> **Aim**
In the management advice text, why should office life be kept separate from social life? Answer in one to three sentences.

Flexibility in a company should never be underestimated. You need to actively encourage innovative ideas, and let the people who come up with the ideas have the chance to become involved in their success. This will invariably require crossing arbitrary boundaries, and forming special teams with some members drawn from different organizations within the company. You have to be able to practice corporate flexibility, not just preach about it.

Similarly, corporate policies should never be considered as having been written in stone. They need to be constantly updated, revised and changed where appropriate. Outdated or outmoded policies can create a huge drag on the momentum of any company. This extends to official, unofficial and precedent policies.

You have to be able to regularly question your maturing company’s conventions and conventional wisdom. This will be difficult, as companies are by nature conservative and precedent following. You need to actively seek opportunities to do something completely and refreshingly different to maintain vitality and interest.

The one factor separating good managers from bad is their ability to delegate. Delegation is the process of building up people and then letting go of a responsibility. There is always an ego question involved, and it takes a confident person to delegate – self-confidence on the part of the delegator combined with confidence in the ability of the people it is delegated to, and enough commitment to stand aside and let them get on with it. You also have to understand the structure and nature of delegating – it takes you more time initially but the long term payoff is freeing up your own time for more important tasks and responsibilities.

The real trick in building a business is to hire people who are smarter than you are in their particular area of expertise. You then reach a stage where you are no longer selling yourself, you are selling the company’s services. Instead of being the company’s expert, you become the expert manager.

The only management philosophy that works is to stay flexible and strive for consistency. As well as rethinking your business, flexibility extends to management from re-evaluating policies to listening to employees. You should also have an element of stability and consistency. If flexibility is the means of growing a company, then consistency of performance and growth is the end. Staff won’t necessarily like what you’re saying, but at least they know where you are coming from.

There are four general policies to follow with employees:

1. Pay them what they are worth. When people begin with your company, they are rarely worth what they are paid – you are investing in their future productivity. You should pay people low at the start while they prove themselves, with built-in higher payments once they are established and productive. And be open about the monetary value of the additional perks they get. These things have a way of getting lost.

2. Make them feel important. Build employees positively and openly when praise is deserved. Temper this with negative motivation – pointing out where minor shortcomings are diluting the success that could be enjoyed. Consistency of management means filling in the occasional valley of disappointment and lopping off the odd peak of exhilaration. Avoid complacency by keeping employees slightly off-balance.

3. Make employees think for themselves. Sometimes by being nonspecific, you create the environment where employees adapt other ideas and learn how to apply them in the new situation.

4. Separate office life from social life. It is impossible to let your hair down with someone one night, and come down hard on them the next day. It is equally hard for the employee.

If you have to fire employees, take a creative approach. Try to find a job for them somewhere else, and let the other company steal them away. However, if extreme action is called for, act decisively while respecting the feelings of the employee.

Never expect from your employees anything that you are not willing to do yourself. It’s more than a cliche – it is sound business practice.

Being in business should never become so complicated that you lose sight of the overall objective – to make money. As a company grows, it has to constantly resist the urge to go off on a tangent. Test the outside edge of what people are really willing to pay for your product or service – you may be surprised at how much profitability you are giving away without even realizing it.

> **Raw data**
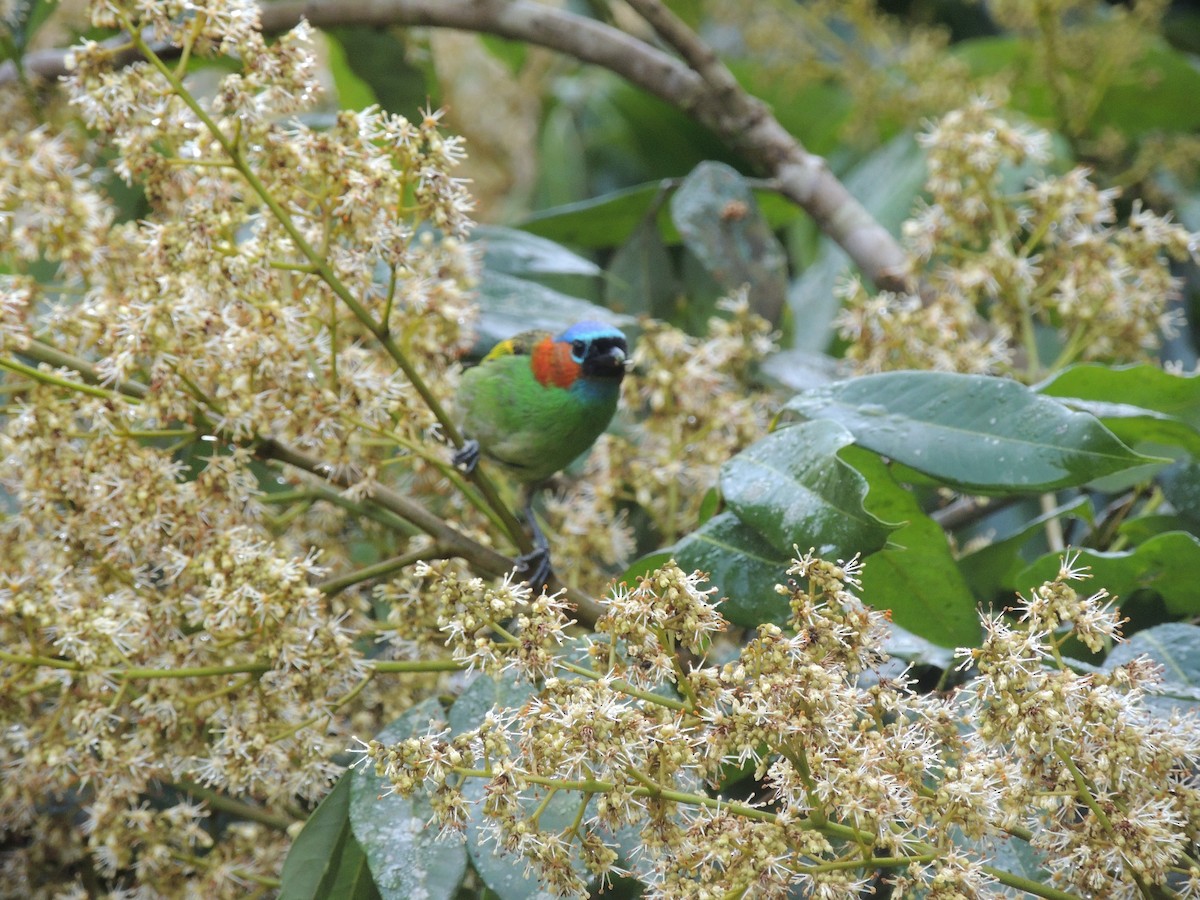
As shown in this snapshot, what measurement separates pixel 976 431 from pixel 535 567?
1.77ft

> **In response**
It is impossible to relax socially with someone one night and then come down hard on them the next day. It is equally hard for the employee.